About half an hour thinking "what am i doing wrong!?" on the 5-lines code.. because Python3 is somehow rounding big integers. Anyone know why there is a problem such:

Python2:

int(6366805760909027985741435139224001        # This is 7**40.
    / 7) == 909543680129861140820205019889143 # 7**39

Python3:

int(6366805760909027985741435139224001 
    / 7) == 909543680129861204865300750663680 # I have no idea what this is.
Was it helpful?

Solution

Python 3 is not "rounding big integers". What it does is that it will return a float after division.
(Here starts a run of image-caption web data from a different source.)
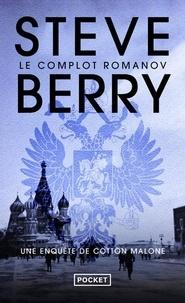 C'est un livre à télécharger Le complot Romanov par Steve Berry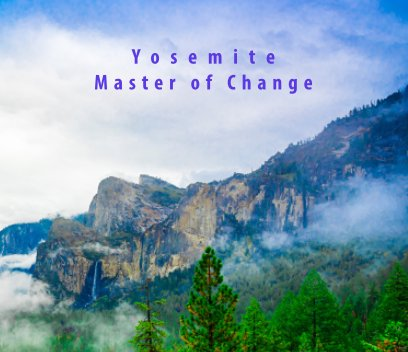 Yosemite Master of Change book cover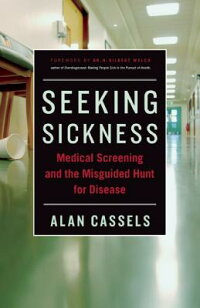 SeekingSickness:MedicalScreeningandtheMisguidedHuntforDisease[AlanCassels]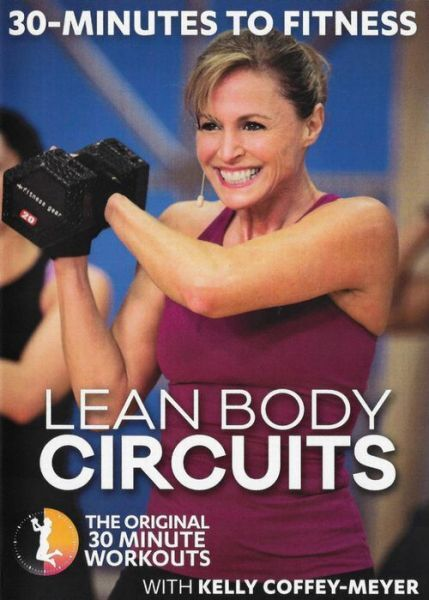 30 MINUTES TO FITNESS: LEAN BODY CIRCUITS (Coffey-Meyer) - DVD - Region Free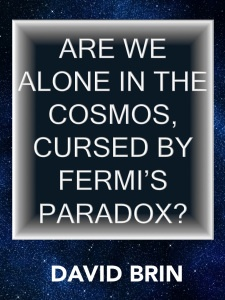 "Are We Alone in the Cosmos, Cursed by Fermi's Paradox? The Fermi Paradox refers to a question posed by the great physicist Enrico Fermi in the 1940s, demanding: ""If it seems so likely the universe may host other life forms, how come we haven't seen any signs?"" Radio leakage from chatty commerce between civilizations. Or indeed, any trace that the Earth was visited during the 2 billion yrs that it was ""prime real estate"" with an oxygen atmosphere, but nothing higher than slime molds to defend…"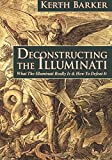 img - for Deconstructing the Illuminati: What The Illuminati Really Is & How To Defeat It book / textbook / text book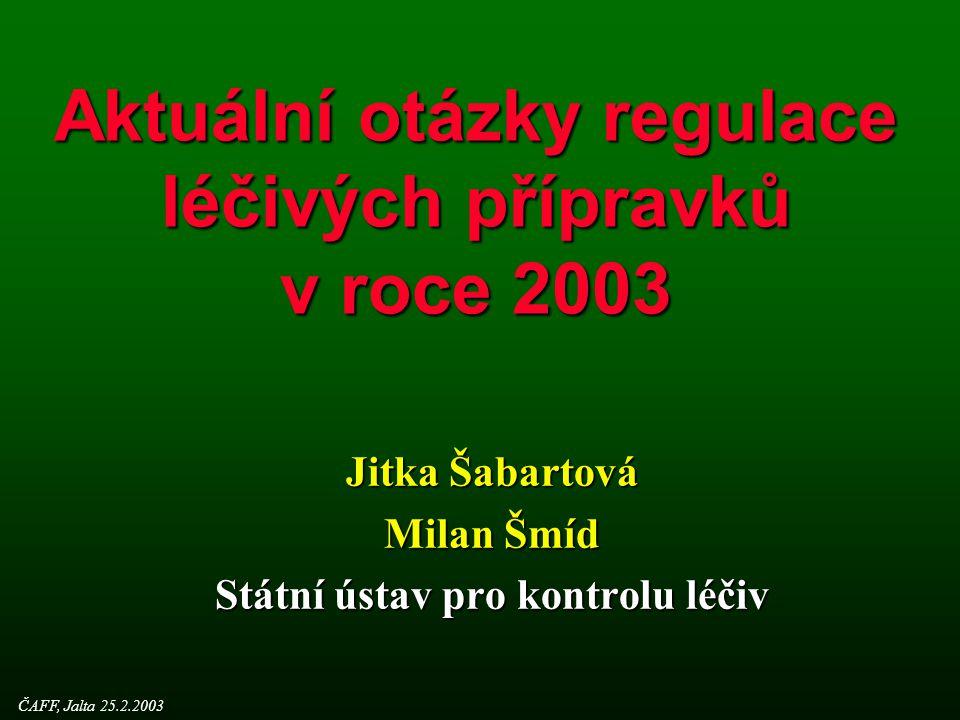 Změny v regulaci léčivých přípravků (1) l 1993  Vyžádání dokumentací předložených na Slovensku po rozpadu Československa  Vyžadování farmaceutické části dokumentace v rámci prodloužení  Národní program SVP l 1994  Příbalové informace v češtině (PI) l 1995  Změna úlohy Komise pro nová léčiva, modifikace registračního procesu  SPC/PI  Zjednodušená procedura pro centralizované přípravky l 1997  SVP  Rozlišení držitel x výrobce J.Šabartová, M.Šmíd, SÚKL – Jalta 25.2.2003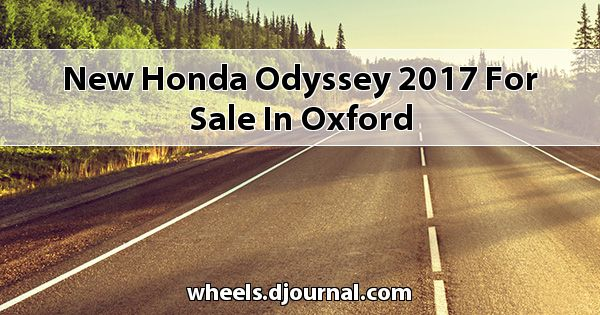New Honda Odyssey 2017 for sale in Oxford
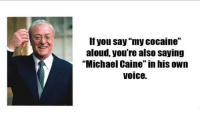 """It works!: If you say """"my cocaine""""  aloud, you're also saying  """"Michael Caine"""" in his own  voice. It works!"""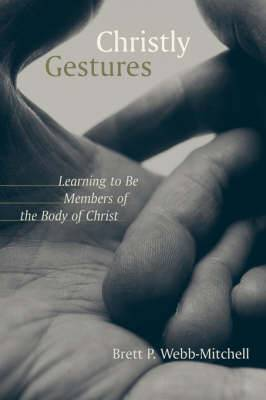 Christly Gestures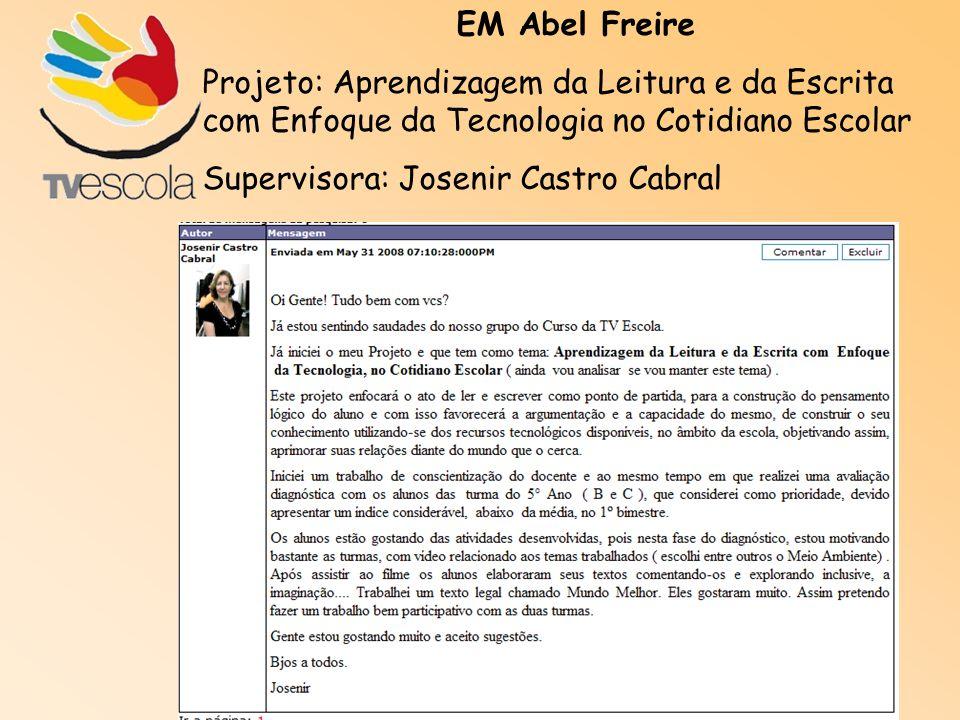 EM Abel Freire Projeto: Aprendizagem da Leitura e da Escrita com Enfoque da Tecnologia no Cotidiano Escolar Supervisora: Josenir Castro Cabral
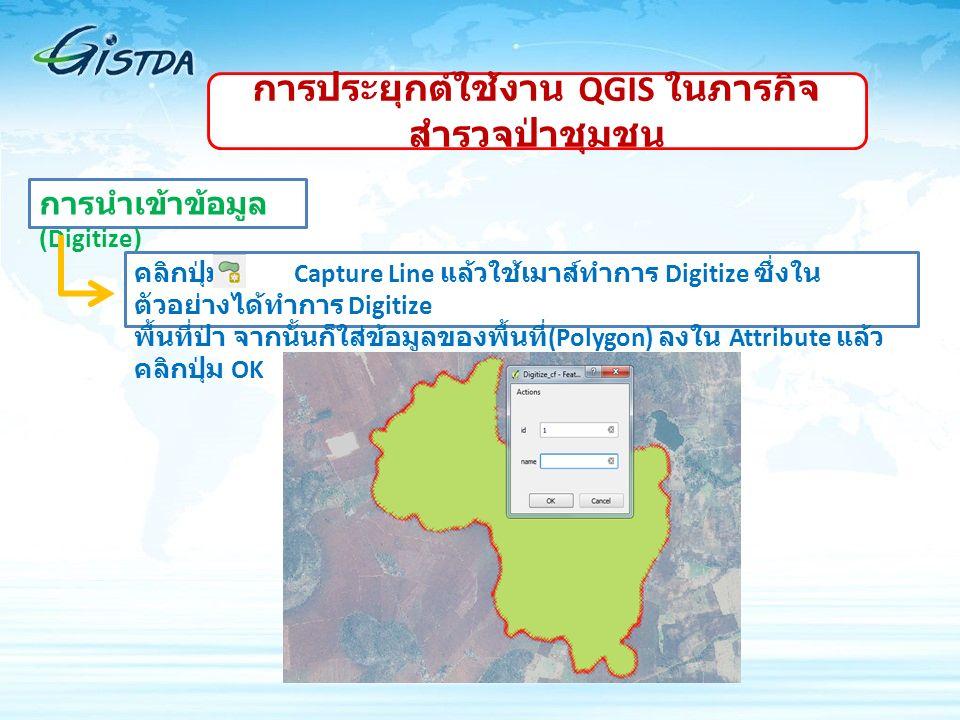 การนำเข้าข้อมูล (Digitize) คลิกปุ่ม Capture Line แล้วใช้เมาส์ทำการ Digitize ซึ่งใน ตัวอย่างได้ทำการ Digitize พื้นที่ป่า จากนั้นก็ใส่ข้อมูลของพื้นที่ (Polygon) ลงใน Attribute แล้ว คลิกปุ่ม OK การประยุกต์ใช้งาน QGIS ในภารกิจ สำรวจป่าชุมชน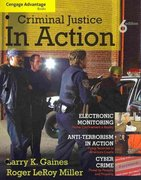 Cengage Advantage Books: Criminal Justice in Action 6th edition 9780495811039 0495811033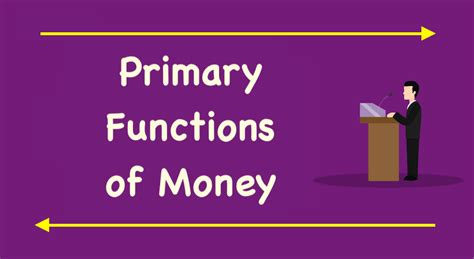 primary functions  money medium  exchange measure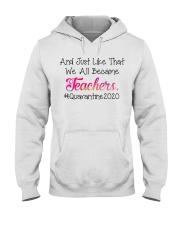 we all became Teachers Hooded Sweatshirt thumbnail
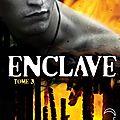 Enclave #3: la horde , ann aguirre
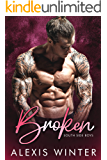 Broken: A Bad Boy, Second Chance Romance (South Side Boys Book 2)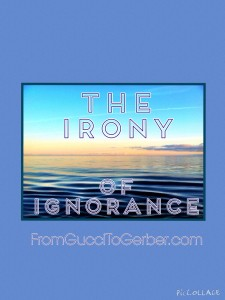 The Irony of Ignorance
Hence, in Python 2:

>>> 4/2
2

while in Python 3:

>>> 4/2
2.0

The reason for this is simple. In Python 2, / being integer division when you use integers have some surprising results:

>>> 5/2
2

Ooops. In Python 3 this is fixed:

>>> 5/2
2.5

This means that in Python 3, your division returns a float:

>>> 6366805760909027985741435139224001/7
9.095436801298612e+32

This float has less accuracy than the digits you need. You then convert this to an integer with int(), and you get a number you don't expect.

You should instead use integer division (in both Python 2 and Python 3):

>>> 6366805760909027985741435139224001//7
909543680129861140820205019889143L

(The trailing L means it's a long integer, in Python 3 the long and the normal integer is merged, so there is no trailing L).

OTHER TIPS

In Python 3 / is floating point division so it may not treat your arguments like integers. Use 

//

to do integer division in Python 3.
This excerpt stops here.